I wear a 10.5 in pretty much everything: Vans, Converse, etc... and I know you don't want boots to be too lose, so I ordered a 10.5. I went to a local shop to get them heat molded, but they suggested I ride them for awhile before I do that because I may not need it. Problem is, after riding them for two days, they feel as though they may be too snug. When I'm walking in them, my toes hit pretty hard. When I 'm riding on my toe edge, they feel alright, but when I'm on my heel, my toes hit pretty hard to the point where they hurt and feel as though they are almost curling.

My toes were pretty numb after both days of riding. I'm worried that even after they pack out that they might be too tight.

Has anybody had this issue? Should I heat mold the liners and see if that fixes it? If heat molding doesn't fix it, is there any way to stretch the boot itself to get a little more toe room? Or should I just ride through the pain and hope they pack out?

Thanks


----------



## Jet520 (Sep 28, 2016)

I just got my Lashed Bradshaw couple days ago, haven't had chance to try them on the snow.

My Mondo-Print is 25.5cm, shop guy says that I should get size 7.5 for Lashed, but after I tried them on, I decided to get size 8 is more comfortable.

You may try heat molded or change the insoles like superfeet.


----------



## snowklinger (Aug 30, 2011)

i wear lashed a size smaller than my street shoes, i have wide flat feet.


----------



## ctoma (Aug 9, 2011)

snowklinger said:


> i wear lashed a size smaller than my street shoes, i have wide flat feet.

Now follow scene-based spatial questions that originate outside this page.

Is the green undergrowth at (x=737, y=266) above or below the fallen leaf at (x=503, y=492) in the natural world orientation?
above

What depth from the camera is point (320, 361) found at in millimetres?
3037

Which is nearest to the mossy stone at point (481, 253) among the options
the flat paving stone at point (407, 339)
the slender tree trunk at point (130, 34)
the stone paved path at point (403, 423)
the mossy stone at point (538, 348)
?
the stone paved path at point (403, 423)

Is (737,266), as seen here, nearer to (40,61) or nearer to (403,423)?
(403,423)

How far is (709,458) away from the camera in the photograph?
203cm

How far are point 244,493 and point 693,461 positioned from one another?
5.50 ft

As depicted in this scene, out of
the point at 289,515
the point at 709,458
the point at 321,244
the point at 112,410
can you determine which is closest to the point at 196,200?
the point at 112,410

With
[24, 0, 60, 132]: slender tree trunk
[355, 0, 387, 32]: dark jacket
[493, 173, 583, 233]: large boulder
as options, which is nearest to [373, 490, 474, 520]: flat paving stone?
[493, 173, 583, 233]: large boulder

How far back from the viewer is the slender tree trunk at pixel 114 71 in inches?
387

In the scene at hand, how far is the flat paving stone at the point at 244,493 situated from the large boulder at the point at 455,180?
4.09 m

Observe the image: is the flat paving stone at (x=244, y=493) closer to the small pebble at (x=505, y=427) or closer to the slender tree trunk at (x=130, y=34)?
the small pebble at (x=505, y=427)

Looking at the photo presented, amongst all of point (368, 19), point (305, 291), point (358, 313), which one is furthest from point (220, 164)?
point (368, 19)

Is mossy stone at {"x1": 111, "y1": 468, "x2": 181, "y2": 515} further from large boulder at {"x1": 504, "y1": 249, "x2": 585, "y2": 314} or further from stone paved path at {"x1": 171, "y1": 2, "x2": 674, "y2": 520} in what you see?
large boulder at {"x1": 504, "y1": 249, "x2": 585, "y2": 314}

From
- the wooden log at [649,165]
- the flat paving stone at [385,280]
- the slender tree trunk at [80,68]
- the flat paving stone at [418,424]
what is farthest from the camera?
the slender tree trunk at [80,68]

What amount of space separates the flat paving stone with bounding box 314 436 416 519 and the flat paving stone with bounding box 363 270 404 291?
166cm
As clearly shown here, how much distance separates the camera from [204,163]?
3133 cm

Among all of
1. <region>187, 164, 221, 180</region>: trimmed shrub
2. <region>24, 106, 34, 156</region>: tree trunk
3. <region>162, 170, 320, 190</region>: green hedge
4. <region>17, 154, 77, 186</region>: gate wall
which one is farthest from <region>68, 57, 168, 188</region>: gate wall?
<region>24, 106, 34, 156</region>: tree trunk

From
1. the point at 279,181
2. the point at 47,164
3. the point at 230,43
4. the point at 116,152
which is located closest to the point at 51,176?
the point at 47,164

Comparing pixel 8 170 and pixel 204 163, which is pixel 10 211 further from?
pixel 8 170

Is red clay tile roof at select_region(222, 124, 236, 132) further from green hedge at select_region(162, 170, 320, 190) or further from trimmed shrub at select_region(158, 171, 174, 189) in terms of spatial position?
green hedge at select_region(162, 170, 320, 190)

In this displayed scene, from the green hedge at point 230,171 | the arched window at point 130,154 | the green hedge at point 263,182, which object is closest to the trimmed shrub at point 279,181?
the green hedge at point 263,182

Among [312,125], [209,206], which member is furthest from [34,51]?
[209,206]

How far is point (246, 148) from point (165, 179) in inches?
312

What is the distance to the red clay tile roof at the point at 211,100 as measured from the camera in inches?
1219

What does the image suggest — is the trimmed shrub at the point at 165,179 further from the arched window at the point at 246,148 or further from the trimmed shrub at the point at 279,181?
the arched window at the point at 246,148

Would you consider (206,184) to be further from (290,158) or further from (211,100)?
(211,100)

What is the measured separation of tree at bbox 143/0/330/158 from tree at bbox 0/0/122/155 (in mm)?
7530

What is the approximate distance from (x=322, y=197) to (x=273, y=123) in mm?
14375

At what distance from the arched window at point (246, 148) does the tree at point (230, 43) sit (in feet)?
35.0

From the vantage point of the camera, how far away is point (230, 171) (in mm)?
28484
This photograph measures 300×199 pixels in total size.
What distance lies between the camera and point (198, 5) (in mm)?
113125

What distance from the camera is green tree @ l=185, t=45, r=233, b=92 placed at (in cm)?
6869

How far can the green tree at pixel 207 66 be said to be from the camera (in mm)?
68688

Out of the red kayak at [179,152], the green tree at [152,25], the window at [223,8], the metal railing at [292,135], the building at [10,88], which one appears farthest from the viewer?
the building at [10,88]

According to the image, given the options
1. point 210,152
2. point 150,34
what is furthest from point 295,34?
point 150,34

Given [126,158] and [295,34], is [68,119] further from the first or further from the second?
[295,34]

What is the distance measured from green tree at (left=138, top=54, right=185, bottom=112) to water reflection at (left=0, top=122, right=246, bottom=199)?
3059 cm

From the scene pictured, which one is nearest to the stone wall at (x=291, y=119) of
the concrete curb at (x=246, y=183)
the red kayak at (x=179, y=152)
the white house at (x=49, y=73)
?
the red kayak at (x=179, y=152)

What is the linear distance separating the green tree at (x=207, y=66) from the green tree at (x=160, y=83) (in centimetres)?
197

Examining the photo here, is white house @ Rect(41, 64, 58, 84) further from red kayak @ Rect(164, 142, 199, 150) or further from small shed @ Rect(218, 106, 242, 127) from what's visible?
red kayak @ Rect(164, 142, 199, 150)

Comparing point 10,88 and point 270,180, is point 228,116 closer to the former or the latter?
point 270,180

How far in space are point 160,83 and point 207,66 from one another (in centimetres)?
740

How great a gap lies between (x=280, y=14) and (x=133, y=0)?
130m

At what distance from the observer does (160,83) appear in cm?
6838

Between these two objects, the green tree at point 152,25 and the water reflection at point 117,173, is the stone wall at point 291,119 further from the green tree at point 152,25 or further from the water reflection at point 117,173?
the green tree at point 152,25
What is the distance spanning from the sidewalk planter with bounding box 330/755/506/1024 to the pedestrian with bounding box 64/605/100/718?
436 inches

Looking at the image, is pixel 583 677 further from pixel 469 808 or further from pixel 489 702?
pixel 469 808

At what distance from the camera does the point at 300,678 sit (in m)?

Here's a photo of snowklinger and his wide flat feet while snowboarding:


----------



## Salt Shaker (Sep 13, 2017)

I rode the Lashed last season in size 12. Tried them on in the store, and my toes were pushing into the liner but not pushing into the boot shell. I normally wear size 11 snowboard boots.

Everyone told me to size up with 32, which was against my gut feeling, but I did it anyway. 

After a few days of riding I was swimming in them. They broke in at least a half size, maybe more. I wore thicker socks to compensate. My foot was literally sliding around in the boot by the end of the season.

This led me to buy a pair of TM-Two's in size 11. They were really snug and had pressure points on my big toes. Didnt even ride them.

I decided to measure my feet for the first time ever. Turns out I need a 27.5 mondo (US 9.5) in a E or EE width. Did some research, tried on a ton of boots, and ended up with the Adidas Samba in 9.5. It fits more comfortably than my TM-Two in size 11. My feet are wide, boxy, and flat. Toe box shape seems more critical than actual sizing for me.

To answer your question: Yes the Lashed will break in, and then pack out more. But it might not be the best boot for the size/shape of your foot to begin with.


----------



## linvillegorge (Jul 6, 2009)

ctoma said:


> Here's a photo of snowklinger and his wide flat feet while snowboarding:


A striking resemblance. LOL!


----------